* [Document excerpt]:
★ ★ ★ ★ ★
Last month, Dallas Hextell became the ninth child to have such a transplant at Duke. His physician, Dr. Joanne Kurtzberg, director of the Duke University Medical Center’s pediatric blood and marrow transplant program, is straightforward about how very experimental this process is. “We don’t know if these cells will be able to help them,” she writes. “We also don’t know how they will help if they do. Theoretically they could help repair damaged cells and/or replace damaged cells. Both are possible, but we don’t have a way to know which of these two things might occur in these patients.”
If you ask Cynthia Hextell, her son has shown definite improvement in the month since his transplant. “When we returned home, Dallas said ‘mama’ just five days after the procedure,” she notes via e-mail. “He had no speech at all before. His muscle strength has improved greatly and he seems more alert and aware of what is going on around him. He also began to laugh at about a week after the infusion. He never laughed before; he would just kind of screech. He had a lot of sensory issues and would not use his hands to do things, but instead would take your hands and guide them to do what he wanted. Since the procedure he has began to clap his hands and wave, which he did none of before.
“We are very happy with the results and continue to see improvement daily,” she continues. “We are thankful for anything the cord-blood infusion gave Dallas to improve his cerebral palsy.”
Cord blood also is being tested on a far more common condition. The American Diabetes Association recently announced preliminary results from a small pilot study in which cord-blood infusions appeared to slow the progress of juvenile diabetes. Perhaps, the researchers theorize, it slows the destruction of insulin-producing cells, but further study is needed.
It’s exciting to imagine regenerative uses for cord blood, but they remain unproven. In the meantime, doctors say they can already do much good using available cord-blood methods — enough to warrant expansion of the public banks. “Until science advances to where there is really evidence that your own autologous cord blood could be used for regenerative repair, unless there is a family disease that is potentially curable with a cord-blood transplant, people who want to donate should donate for the greater good of the public,” says cord-blood pioneer Mitchell Cairo of New York Presbyterian. “There is currently a huge need for patients worldwide to have access to unrelated cord blood.” The physician notes that fewer than three hundred thousand cord-blood units have been stored worldwide, while bone-marrow and regular blood-bank donor registries run more than ten million listings.
★ ★ ★ ★ ★
* [Data section]:
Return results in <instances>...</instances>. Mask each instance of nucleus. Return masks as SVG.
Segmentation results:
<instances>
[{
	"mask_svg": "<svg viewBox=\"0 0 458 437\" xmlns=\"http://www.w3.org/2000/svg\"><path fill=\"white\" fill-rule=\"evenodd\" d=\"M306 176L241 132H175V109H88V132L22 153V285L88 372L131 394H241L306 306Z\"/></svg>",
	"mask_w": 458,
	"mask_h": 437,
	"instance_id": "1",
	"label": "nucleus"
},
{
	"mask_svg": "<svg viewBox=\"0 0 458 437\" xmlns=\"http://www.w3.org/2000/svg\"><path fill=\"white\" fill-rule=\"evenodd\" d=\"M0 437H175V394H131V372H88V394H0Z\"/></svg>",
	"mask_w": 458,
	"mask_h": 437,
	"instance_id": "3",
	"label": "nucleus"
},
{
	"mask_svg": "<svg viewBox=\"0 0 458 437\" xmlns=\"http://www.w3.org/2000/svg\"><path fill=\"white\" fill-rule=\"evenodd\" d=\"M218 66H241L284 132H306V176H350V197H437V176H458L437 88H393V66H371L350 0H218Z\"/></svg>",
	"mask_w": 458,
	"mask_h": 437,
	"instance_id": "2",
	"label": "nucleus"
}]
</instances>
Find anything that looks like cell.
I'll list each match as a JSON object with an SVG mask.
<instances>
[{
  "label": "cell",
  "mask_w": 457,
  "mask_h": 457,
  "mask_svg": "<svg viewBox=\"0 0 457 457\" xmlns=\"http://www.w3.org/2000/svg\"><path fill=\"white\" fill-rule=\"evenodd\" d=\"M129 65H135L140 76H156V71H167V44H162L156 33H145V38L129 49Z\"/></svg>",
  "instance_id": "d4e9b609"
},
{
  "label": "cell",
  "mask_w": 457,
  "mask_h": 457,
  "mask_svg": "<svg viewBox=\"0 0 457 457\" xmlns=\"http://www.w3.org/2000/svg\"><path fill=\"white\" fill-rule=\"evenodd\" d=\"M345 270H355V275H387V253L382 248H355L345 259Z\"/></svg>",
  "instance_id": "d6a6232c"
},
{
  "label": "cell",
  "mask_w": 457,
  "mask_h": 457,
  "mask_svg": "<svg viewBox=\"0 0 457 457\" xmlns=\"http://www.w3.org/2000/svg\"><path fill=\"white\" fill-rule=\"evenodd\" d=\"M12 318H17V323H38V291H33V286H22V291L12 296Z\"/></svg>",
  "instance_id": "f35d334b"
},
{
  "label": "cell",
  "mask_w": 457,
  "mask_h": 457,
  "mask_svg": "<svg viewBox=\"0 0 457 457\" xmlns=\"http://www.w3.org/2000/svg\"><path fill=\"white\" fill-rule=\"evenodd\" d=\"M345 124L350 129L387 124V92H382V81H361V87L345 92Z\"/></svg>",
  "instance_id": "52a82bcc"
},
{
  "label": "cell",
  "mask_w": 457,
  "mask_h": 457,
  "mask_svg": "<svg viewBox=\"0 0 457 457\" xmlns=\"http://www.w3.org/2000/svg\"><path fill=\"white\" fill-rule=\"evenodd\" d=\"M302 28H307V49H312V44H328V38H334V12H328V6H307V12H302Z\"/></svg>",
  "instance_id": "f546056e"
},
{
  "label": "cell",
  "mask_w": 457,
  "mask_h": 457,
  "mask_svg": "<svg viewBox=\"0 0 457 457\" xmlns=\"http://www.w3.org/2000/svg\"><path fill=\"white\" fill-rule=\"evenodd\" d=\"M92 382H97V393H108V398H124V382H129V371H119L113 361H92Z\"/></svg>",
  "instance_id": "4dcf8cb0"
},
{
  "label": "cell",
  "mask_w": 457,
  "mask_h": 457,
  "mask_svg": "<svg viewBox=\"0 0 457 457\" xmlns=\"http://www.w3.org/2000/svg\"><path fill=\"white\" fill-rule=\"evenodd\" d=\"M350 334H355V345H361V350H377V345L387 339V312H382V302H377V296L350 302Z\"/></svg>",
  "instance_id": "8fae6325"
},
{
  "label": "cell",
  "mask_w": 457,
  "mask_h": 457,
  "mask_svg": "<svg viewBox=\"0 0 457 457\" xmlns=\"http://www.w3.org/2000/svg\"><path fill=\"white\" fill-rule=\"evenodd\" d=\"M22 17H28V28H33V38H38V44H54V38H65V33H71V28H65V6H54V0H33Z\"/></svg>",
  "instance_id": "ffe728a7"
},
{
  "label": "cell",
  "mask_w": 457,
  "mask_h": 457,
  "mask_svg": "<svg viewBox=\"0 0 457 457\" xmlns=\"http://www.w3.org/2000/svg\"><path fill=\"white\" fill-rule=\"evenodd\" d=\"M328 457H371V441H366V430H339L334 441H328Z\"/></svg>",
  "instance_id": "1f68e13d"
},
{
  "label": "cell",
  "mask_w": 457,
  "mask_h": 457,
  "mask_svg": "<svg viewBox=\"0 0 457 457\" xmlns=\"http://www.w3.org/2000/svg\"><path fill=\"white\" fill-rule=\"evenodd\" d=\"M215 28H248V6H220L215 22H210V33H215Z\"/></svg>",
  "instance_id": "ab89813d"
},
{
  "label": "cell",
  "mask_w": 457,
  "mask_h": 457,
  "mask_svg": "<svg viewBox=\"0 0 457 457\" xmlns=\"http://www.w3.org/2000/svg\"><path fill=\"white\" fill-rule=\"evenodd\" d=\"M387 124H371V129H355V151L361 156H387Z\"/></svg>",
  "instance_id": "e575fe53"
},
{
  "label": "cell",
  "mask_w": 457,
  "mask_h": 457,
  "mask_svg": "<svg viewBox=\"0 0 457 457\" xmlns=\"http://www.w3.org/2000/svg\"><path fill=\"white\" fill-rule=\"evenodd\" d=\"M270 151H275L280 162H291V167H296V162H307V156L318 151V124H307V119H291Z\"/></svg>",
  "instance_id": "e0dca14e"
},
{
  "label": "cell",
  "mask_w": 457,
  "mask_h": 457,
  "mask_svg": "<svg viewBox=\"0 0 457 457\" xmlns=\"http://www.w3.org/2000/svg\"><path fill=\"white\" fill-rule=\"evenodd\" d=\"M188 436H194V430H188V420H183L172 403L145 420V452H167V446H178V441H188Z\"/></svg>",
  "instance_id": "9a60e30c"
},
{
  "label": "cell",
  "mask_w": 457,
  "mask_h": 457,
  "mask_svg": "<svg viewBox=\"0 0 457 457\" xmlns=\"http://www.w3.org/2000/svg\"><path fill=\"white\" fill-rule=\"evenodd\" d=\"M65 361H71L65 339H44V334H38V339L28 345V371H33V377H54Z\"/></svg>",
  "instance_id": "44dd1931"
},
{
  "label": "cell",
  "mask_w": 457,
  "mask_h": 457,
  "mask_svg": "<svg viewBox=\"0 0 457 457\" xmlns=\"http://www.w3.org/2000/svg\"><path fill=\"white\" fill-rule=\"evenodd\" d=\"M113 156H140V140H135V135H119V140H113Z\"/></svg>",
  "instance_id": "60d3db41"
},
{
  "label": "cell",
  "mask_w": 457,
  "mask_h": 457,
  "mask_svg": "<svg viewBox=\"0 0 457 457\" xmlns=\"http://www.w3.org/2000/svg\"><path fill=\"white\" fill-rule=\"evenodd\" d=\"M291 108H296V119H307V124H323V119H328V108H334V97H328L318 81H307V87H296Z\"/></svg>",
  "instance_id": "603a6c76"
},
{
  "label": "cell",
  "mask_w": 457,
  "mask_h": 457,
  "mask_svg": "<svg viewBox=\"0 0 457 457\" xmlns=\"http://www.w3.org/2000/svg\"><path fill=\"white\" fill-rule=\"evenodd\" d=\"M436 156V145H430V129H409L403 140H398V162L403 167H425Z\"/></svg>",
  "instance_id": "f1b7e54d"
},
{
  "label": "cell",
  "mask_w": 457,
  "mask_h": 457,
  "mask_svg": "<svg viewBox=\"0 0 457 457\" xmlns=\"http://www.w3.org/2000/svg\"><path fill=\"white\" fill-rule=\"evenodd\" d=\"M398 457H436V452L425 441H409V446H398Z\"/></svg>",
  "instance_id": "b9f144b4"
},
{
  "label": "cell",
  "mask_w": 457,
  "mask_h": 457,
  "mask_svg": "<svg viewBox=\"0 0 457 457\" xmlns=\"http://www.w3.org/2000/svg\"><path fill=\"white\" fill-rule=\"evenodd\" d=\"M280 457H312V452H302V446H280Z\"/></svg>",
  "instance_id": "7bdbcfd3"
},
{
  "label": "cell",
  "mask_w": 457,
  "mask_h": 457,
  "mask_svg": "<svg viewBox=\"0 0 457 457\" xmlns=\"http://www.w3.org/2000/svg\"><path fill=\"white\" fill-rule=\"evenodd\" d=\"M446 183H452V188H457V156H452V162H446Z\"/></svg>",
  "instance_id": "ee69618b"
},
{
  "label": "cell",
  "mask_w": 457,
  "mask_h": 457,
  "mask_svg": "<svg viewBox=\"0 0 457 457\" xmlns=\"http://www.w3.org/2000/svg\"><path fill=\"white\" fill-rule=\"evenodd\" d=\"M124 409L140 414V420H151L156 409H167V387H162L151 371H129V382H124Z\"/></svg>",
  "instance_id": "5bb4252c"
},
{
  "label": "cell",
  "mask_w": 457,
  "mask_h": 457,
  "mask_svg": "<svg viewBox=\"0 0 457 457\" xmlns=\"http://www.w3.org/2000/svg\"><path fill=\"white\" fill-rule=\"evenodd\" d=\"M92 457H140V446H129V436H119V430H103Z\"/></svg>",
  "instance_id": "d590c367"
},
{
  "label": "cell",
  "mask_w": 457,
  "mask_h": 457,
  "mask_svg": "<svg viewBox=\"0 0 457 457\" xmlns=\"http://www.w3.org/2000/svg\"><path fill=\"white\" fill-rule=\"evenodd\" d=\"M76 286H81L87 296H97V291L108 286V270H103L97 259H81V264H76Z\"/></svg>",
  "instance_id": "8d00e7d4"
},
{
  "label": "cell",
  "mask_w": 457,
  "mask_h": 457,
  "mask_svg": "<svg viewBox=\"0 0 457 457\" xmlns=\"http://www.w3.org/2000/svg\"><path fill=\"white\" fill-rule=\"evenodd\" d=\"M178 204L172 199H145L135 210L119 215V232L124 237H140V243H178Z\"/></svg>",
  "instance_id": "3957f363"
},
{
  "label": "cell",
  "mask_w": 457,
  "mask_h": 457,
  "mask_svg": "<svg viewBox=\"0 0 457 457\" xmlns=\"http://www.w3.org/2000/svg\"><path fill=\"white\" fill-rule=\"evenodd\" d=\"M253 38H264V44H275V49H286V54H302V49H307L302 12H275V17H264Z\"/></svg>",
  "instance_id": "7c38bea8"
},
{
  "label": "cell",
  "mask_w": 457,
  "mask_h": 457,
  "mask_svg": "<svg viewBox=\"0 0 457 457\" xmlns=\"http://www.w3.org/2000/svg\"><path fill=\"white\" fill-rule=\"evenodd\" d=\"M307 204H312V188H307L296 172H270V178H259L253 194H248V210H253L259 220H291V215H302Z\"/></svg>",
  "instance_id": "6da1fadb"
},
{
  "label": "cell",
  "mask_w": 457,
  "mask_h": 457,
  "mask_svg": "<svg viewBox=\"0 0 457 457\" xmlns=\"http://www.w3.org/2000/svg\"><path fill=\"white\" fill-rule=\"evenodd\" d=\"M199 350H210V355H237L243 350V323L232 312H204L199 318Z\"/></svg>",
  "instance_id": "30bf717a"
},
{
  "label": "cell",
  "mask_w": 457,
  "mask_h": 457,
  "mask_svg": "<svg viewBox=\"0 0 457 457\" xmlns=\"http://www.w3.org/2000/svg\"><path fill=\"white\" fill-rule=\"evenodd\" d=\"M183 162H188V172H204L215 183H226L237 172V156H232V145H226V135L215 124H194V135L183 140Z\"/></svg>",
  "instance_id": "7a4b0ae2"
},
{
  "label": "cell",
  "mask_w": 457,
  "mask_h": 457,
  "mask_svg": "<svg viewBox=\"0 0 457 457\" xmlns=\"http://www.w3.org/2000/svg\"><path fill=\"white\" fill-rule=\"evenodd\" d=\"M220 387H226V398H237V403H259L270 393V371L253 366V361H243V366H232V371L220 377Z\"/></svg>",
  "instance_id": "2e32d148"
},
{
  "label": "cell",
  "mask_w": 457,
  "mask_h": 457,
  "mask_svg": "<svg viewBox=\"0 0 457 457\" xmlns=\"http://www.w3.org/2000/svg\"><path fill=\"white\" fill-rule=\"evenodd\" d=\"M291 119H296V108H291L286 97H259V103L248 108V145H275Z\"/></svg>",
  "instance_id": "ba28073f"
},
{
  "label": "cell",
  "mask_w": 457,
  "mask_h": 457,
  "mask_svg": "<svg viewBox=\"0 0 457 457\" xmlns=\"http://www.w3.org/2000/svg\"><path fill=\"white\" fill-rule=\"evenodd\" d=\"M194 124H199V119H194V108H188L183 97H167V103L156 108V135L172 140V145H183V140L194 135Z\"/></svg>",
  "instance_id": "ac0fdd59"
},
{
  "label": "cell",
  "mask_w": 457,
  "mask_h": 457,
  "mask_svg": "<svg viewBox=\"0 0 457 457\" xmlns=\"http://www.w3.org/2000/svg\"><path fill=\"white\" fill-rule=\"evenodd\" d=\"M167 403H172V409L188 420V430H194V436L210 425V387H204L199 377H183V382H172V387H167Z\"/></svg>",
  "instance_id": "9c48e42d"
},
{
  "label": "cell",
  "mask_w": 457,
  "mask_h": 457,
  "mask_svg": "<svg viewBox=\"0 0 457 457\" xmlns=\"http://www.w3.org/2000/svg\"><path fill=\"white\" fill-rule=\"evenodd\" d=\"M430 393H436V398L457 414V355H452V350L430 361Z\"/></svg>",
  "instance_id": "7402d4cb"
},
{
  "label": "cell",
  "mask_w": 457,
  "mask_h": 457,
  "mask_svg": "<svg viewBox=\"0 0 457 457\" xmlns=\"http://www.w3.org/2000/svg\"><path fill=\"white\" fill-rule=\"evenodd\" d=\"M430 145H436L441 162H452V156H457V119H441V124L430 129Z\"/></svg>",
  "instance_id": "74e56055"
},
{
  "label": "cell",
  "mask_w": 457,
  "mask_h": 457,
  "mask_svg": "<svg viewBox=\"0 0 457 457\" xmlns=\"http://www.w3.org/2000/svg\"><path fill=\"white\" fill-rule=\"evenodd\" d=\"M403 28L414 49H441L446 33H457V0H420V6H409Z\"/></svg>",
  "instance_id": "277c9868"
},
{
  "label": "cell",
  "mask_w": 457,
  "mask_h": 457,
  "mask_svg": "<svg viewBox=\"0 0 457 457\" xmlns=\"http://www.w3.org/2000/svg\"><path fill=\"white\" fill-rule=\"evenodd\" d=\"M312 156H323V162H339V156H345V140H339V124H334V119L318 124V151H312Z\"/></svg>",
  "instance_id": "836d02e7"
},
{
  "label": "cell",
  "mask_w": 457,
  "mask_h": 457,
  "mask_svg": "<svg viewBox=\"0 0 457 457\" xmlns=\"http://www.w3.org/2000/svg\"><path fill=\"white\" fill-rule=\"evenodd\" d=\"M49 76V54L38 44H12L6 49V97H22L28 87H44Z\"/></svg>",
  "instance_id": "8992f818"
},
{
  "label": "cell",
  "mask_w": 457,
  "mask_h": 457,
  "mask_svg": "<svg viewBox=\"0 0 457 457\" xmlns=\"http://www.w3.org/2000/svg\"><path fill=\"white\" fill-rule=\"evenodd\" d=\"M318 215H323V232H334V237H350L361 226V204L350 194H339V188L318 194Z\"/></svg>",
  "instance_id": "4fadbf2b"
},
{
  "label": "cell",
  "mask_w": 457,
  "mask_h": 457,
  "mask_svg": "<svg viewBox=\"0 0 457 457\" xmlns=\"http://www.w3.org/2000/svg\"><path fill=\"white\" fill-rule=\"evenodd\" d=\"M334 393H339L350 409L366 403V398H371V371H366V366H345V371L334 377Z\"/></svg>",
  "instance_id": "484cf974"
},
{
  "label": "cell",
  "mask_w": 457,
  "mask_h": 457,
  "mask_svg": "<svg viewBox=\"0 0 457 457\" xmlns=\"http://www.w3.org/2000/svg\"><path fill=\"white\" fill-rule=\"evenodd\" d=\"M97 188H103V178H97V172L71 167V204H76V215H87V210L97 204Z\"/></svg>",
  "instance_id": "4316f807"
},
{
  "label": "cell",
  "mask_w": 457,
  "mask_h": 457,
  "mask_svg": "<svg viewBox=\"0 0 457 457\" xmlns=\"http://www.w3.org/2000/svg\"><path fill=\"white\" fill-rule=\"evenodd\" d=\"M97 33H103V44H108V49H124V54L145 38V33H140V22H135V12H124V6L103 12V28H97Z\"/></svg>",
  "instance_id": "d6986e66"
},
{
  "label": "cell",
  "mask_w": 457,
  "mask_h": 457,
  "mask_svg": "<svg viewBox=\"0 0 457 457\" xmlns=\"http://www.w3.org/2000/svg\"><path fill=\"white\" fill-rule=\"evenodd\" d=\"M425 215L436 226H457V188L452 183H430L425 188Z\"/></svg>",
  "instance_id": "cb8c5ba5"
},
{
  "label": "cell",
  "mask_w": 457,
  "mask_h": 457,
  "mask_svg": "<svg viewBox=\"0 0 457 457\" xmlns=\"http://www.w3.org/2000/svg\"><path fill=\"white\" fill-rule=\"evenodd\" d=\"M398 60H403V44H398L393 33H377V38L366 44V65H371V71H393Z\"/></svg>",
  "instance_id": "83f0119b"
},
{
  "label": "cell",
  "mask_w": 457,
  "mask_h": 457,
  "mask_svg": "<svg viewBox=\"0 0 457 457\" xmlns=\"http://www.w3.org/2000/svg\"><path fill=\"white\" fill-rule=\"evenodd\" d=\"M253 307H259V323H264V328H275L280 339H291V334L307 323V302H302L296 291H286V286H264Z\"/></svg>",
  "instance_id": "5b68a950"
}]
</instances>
★ ★ ★ ★ ★
* [List of tasks]:
1. Reproduce the passage on cord blood between "It’s exciting to" and "ten million listings.", inclusive.
2. Answer these questions using the passage on cord blood:
(a) Dallas Hextell was which child to have such a transplant at Duke?
(b) Which organization announced preliminary results from a pilot study on cord-blood infusions and juvenile diabetes?
(c) How many cord-blood units have been stored worldwide, according to Mitchell Cairo?
The listing above comes from a source separate from the passage on cord blood.

* [Replies]:
1.
It’s exciting to imagine regenerative uses for cord blood, but they remain unproven. In the meantime, doctors say they can already do much good using available cord-blood methods — enough to warrant expansion of the public banks. “Until science advances to where there is really evidence that your own autologous cord blood could be used for regenerative repair, unless there is a family disease that is potentially curable with a cord-blood transplant, people who want to donate should donate for the greater good of the public,” says cord-blood pioneer Mitchell Cairo of New York Presbyterian. “There is currently a huge need for patients worldwide to have access to unrelated cord blood.” The physician notes that fewer than three hundred thousand cord-blood units have been stored worldwide, while bone-marrow and regular blood-bank donor registries run more than ten million listings.

2.
(a) The ninth.
(b) The American Diabetes Association.
(c) Fewer than three hundred thousand.